De même une partie carrée était alors simplement formée de quatre personnes : « On appelle une partie carrée, celle qui est faite entre deux hommes et deux femmes seulement pour quelque promenade, ou quelque repas. » (Furetière, 1690.) Ce sens a vécu sans sous-entendus paillards jusqu’au XIXe — du moins la paillardise n’était-elle pas nécessairement incluse dans les prémices : « Jacquemard monte dans la pièce où je me disposais à me mettre à table avec deux femmes.
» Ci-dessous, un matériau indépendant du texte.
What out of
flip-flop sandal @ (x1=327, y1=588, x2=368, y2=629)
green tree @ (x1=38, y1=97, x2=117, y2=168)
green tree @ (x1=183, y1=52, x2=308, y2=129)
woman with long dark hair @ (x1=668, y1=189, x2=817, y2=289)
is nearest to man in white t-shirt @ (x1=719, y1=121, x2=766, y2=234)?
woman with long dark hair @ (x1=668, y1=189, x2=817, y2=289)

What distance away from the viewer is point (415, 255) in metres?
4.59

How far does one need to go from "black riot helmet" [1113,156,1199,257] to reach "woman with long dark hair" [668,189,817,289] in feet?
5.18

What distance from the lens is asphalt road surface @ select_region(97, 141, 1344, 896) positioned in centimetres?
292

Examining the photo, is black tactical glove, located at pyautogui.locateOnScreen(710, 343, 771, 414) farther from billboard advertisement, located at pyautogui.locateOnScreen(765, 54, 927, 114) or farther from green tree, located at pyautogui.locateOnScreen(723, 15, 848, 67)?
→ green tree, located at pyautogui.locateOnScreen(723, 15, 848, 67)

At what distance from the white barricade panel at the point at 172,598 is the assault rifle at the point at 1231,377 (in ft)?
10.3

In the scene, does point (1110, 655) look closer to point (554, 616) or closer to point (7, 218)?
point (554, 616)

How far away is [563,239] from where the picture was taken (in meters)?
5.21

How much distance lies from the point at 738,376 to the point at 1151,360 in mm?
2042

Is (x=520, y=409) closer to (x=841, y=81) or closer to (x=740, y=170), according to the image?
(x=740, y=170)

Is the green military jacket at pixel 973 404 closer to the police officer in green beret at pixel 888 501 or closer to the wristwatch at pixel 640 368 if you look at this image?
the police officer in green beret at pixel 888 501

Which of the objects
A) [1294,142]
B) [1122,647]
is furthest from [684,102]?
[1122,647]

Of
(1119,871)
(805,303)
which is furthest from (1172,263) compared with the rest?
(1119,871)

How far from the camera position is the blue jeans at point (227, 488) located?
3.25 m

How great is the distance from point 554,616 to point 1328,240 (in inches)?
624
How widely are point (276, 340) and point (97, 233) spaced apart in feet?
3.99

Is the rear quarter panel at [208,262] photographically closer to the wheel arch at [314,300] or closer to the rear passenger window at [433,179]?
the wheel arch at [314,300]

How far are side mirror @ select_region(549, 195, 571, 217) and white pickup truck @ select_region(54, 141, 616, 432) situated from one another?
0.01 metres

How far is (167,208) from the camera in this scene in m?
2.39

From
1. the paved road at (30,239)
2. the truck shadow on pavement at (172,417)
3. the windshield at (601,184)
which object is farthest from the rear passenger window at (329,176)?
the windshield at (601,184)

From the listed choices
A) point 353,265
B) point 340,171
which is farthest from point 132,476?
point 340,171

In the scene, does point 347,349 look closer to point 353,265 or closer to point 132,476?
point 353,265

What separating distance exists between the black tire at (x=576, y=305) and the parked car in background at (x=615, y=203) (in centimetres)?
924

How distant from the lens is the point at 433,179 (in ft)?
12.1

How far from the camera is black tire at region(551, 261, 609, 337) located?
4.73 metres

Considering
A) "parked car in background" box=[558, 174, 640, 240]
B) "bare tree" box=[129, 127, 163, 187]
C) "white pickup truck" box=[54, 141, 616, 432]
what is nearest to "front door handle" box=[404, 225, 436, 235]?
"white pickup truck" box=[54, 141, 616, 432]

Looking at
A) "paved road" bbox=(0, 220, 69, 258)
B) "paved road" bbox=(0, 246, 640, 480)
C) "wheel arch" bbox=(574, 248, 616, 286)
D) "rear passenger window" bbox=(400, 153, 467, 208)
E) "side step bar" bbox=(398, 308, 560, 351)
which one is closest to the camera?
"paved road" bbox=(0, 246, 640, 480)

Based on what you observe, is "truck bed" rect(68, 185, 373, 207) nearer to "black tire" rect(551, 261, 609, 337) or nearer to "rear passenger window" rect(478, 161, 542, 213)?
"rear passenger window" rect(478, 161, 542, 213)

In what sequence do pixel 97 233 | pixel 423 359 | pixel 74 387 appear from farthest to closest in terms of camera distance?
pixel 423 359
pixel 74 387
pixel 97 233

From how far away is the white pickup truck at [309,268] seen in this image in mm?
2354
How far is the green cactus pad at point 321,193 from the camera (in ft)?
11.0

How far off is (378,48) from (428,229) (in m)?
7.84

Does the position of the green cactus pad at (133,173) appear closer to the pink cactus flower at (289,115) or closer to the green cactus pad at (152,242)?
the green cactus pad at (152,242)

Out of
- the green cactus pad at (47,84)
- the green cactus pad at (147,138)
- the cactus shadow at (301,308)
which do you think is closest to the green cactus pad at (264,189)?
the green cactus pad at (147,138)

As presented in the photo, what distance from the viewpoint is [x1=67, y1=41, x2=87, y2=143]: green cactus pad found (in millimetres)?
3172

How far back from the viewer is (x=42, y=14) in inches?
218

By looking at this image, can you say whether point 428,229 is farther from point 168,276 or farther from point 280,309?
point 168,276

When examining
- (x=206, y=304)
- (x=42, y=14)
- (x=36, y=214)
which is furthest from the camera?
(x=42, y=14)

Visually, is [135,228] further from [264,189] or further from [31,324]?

Un fourrier de recrutement, qui devait former partie carrée, n’était point encore arrivé. » (Vidocq, Mémoires, 1828.)

Cependant la notion de « partie carrée » spécifiquement prise au lit, — ce que l’on appelle plus volontiers aujourd’hui « échange de couples » — s’était introduite dans les chaumières dès la seconde moitié du XVIIIe ; il n’y a aucun doute sur les intentions dans ce passage du Paysan perverti, de 1775 : « Une grosse Louise était avec toi, au sortir d’un mauvais lieu. Tu lui as demandé si elle ne connaissait pas quelque amie pour faire partie carrée. » (R. de la B.)

L’expression est demeurée en grand usage jusque vers les années 50 ; elle paraît vieillotte aujourd’hui, et comme entachée d’indécence. On lui préfère son dérivé « partouze. » « Il y en avait aussi qui se mettaient à plusieurs pour faire l’amour. Georges y faisait de fréquentes allusions et je devinais bien qu’il aurait aimé qu’on fasse pareil, lui et moi. Mais pour ça, j’ai jamais voulu. Les parties carrées et les partouzes, très peu pour moi ! Je ne suis pas vicieuse. » (R. Guérin, La Peau dure, 1948.)

Faire une partouse

La partouse est aujourd’hui une « activité sexuelle collective », sans égard au nombre des participants — à partir de trois personnes, cela s’entend. Le mot s’emploie du reste assez librement par tout débordement sexuel, de préférence avec témoins, ces récréations étant en principe l’apanage des classes aisées de la société. Jacques Cellard fait apparaître cette acception vers 1925 :

« Figure-toi que les gens de la haute ont inventé un vice nouveau. Tous ces blasés ne prennent plus grand plaisir à faire ce que vous pensez ; le ragoût, pour eux, c’est de se le regarder faire entre eux. On appelle ça “La Partouze” ! » (Galtier-Boissière, La Bonne Vie, 1925, in Cellard.)